Quaresma e conversão missionária

A A
28/02/2020 - 09:30

Com o rito penitencial da imposição das cinzas, a Igreja nos chama a viver a Quaresma, em preparação à Páscoa. “Convertei-vos e crede no Evangelho!” (Mc 1,15). Essas palavras de Jesus são um convite a prestar atenção para a novidade do Evangelho do Reino de Deus, por Ele anunciado.
Converter-se é parar, prestar atenção, voltar-se e discernir, para ver de onde vem esse anúncio e acolhê-lo com alegria, reorientando a vida de acordo com o que o anúncio indica. Jesus, claramente, convidava a voltar-se para Ele, a ouvir de sua boca a 
Boa-Nova do Reino de Deus e a segui-lo. A conversão, portanto, não significava apenas um “ajuste” no comportamento, mas era um convite a mudar de rumo, voltando-se para a pessoa de Jesus e seu Evangelho.

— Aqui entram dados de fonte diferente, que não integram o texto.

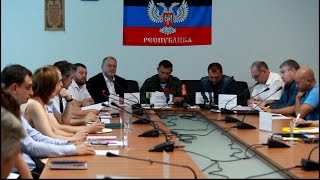 Заседание Совета Министров ДНР и пресс конференция.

Quantas vezes na vida precisamos ouvir esse apelo? De maneira pedagógica, a Igreja nos lembra todos os anos da necessidade de conversão, pois todos somos pecadores e temos a necessidade de refazer e aprofundar nossas escolhas por Cristo e pelo Evangelho. Quem mais cresce em santidade mais percebe a necessidade de se converter. À medida que alguém sai do escuro e se aproxima da luz, vai percebendo melhor a necessidade de limpar as manchas da sujeira e de se arrumar como convém...  
A Quaresma aponta os exercícios que nos ajudam no processo de conversão: escuta atenta e acolhida da Palavra de Deus, oração melhor e mais intensa, penitência, caridade e obras de misericórdia. O caminho da conversão quaresmal deve incluir o arrependimento e a confissão sacramental dos pecados. A renovação das promessas do Batismo, na Vigília Pascal, completa os exercícios de conversão, mediante a renovação da profissão de fé e das promessas batismais.
Também a Campanha da Fraternidade é uma preciosa ajuda para realizar o caminho de conversão. O tema deste ano – “Fraternidade e Vida: Dom e Compromisso” – nos coloca diante da valorização da vida humana e de toda vida ao nosso redor. A vida está sendo vilipendiada de muitas formas, quer a vida humana, quer a vida da natureza, nossa “casa comum”. A campanha indica a atitude conveniente, que requer fraternidade e gera fraternidade: o cuidado e a superação de toda forma de indiferença e agressão contra a vida. Respeitar a vida, cuidar bem de todos os seres vivos, especialmente das pessoas mais frágeis, vulneráveis e ameaçadas, é sinal de humanidade e dever de fraternidade. Descuidar da vida e usar de violência contra ela é sinal de perda de humanidade.
Em nossa Arquidiocese, porém, temos mais um chamado à conversão quaresmal: é o tema do nosso sínodo arquidiocesano, que está entrando no seu terceiro ano de trabalhos. O sínodo é um “caminho de comunhão, conversão e renovação missionária” para toda a nossa Arquidiocese. É um grande esforço conjunto de toda a nossa Igreja em São Paulo para nos voltarmos com renovada atenção e interesse para a nossa missão, como Igreja de Cristo. Cabe a nós fazer o melhor que podemos para realizar bem a missão que nos foi confiada nesta metrópole. Após termos visto e ouvido muitas coisas sobre a situação pastoral e religiosa de nosso povo em São Paulo, chegamos, neste ano, ao momento de nos perguntarmos, como o Apóstolo São Paulo no seu encontro com Cristo às portas de Damasco: O que devemos fazer? O que devemos fazer para melhor acolher os apelos de Deus, que nos chegam por meio da Palavra do Evangelho, da voz da Igreja e dos muitos “sinais dos tempos”?
A conversão requer uma atitude de fé e disponibilidade. Sem “dar fé” à voz de Deus, continuaremos distraídos, ou demasiadamente ocupados no nosso dia a dia, na mesmice do que fazemos, embalados pela confortável rotina que nos deixa cegos e insensíveis ao que se passa ao nosso redor. Pela fé, levantamos o nosso olhar e abrimos nossos ouvidos, deixamos tocar nosso coração e nos interrogamos: Que voz é essa? O que está acontecendo? O que devo fazer? Deixar-se questionar: eis um primeiro passo importante para a conversão pessoal e também pastoral. Oxalá o caminho quaresmal deste ano, em preparação à Páscoa, nos ajude também a dar passos no caminho sinodal de “conversão e renovação missionária” em nossa Igreja em São Paulo.